The Penguins seemingly never missed a beat, though, winning eight of their final 10 games without Crosby, and finishing with the best record in the NHL’s Eastern Conference on their way to the Stanley Cup playoffs.
Then there’s Andrew McCutchen, superstar center fielder for the Pittsburgh Pirates, who, while not suffering any injuries like Crosby, nevertheless got off to the worst start of his career in April, with an anemic batting average as low as .209, and a 10-game stretch where he went 5 for 37 (.135).
Yet with the same force of will as their cross-town hockey counterparts, the Buccos finished April in first place atop the National League Central Division, winning 15 games in April for the first time since 1992, the last year the team finished with a winning record.
So what’s the point, other than some unflagging devotion to my hometown sports heroes? Simply this – that a team wins when every member performs, and stays ready to perform on short notice.
The stars can’t be expected to shine all the time. People suffer injuries. Lose focus. Get distracted. Have their confidence shaken. So what’s supposed to happen then? The rest of the team gives up? Scrambles to find their confidence too? Not the winning teams, brother.
The great teams – and I’m not just talking about in sports, but in any collection of people with a shared purpose, whether in the business world, the arts, community groups, you name it – work in the collective. Everyone and anyone must be ready to step up, fill the void, with no lessening of standards or expectations.
Naturally, I learned this truth the hard way. That’s why I can speak so definitively about it today.
Years ago, my boss had been lined up to lead a community meeting for the state transportation department, where local residents would air grievances, offer suggestions, and then vote on a series of options for a new interchange to be built. When he fell ill that afternoon, it was too late to call the meeting off, so he passed the baton, as it were, to me.
At that point in time, I was maybe three years out of college and still green as a shamrock on St. Patrick’s Day. My boss gave me some general instructions, told me where the meeting was to take place, wished me luck, and ran out to his car to drive home before he got even more sick. Well, somehow we all got through the meeting later without too much drama. We hit a couple of bumpy patches, but all in all, it came off pretty well.
Then the TV camera found me for a follow-up interview for that night’s 11 p.m. newscast. And the rookie in me bloomed to full flower. Flush with relief over the relative success of the meeting, I let my guard down and started giving answers far afield of where the professional boundaries ended.

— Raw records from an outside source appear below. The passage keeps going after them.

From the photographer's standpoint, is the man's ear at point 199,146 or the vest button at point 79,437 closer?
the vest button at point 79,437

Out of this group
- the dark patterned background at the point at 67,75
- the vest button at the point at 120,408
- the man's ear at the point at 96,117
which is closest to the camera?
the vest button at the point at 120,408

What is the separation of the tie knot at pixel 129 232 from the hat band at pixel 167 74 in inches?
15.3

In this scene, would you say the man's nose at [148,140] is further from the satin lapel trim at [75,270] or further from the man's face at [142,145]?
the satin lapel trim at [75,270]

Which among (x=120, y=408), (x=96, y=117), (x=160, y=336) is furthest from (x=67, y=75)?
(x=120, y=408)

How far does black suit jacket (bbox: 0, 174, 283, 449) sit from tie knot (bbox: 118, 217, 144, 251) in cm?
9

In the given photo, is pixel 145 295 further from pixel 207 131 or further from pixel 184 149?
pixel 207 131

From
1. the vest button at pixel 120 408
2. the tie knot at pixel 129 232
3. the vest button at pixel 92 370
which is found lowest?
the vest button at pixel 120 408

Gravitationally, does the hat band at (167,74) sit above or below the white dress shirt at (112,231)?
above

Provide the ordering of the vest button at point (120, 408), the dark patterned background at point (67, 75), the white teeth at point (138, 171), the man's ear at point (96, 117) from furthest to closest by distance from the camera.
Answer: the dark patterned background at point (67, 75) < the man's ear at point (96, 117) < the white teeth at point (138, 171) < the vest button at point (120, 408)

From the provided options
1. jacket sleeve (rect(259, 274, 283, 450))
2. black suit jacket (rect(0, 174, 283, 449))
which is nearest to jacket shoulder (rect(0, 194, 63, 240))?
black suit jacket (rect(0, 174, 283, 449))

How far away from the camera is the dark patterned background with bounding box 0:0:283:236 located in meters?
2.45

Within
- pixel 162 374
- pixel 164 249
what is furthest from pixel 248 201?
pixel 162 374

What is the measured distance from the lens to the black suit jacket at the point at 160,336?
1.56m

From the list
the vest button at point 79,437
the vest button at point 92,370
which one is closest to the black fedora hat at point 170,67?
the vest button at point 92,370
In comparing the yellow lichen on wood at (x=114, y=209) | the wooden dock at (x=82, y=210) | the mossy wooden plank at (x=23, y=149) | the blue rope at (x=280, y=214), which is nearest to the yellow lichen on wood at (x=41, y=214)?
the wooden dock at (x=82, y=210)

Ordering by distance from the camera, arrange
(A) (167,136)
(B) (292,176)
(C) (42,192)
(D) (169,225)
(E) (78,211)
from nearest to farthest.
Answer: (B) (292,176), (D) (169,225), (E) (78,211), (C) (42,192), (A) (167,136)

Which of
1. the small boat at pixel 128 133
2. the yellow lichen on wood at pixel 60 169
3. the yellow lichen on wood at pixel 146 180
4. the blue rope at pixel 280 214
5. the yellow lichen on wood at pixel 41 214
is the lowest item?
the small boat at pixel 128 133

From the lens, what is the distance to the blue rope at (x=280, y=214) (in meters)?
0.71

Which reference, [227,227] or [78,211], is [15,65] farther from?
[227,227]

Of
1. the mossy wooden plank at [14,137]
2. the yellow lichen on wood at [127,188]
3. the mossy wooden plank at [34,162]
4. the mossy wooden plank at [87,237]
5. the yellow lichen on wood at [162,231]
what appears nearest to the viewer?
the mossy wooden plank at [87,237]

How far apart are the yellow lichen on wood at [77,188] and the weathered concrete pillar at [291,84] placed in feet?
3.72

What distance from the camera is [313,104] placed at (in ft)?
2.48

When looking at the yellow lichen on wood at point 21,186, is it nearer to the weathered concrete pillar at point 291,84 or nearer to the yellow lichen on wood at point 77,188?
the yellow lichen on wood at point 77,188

The bright light of sunshine the next morning illuminated my blunder, as did my boss, whose first words to me as I walked into work were the dreaded, “I need to see you in my office…now.”
I’d let the team down, because I hadn’t prepared sufficiently. Lack of preparation time, or even the last-minute-substitution nature of the incident? Neither one mattered. It was my job to be able to step in at a moment’s notice, and I wasn’t. But I never forgot that lesson ever again.
Stay sharp. Look for training and coaching to beef up your knowledge. Ask for help and guidance whenever you can. It’s not a sign of weakness to realize you’re weak in some areas. It’s a sign of maturity, of courage, and of strength.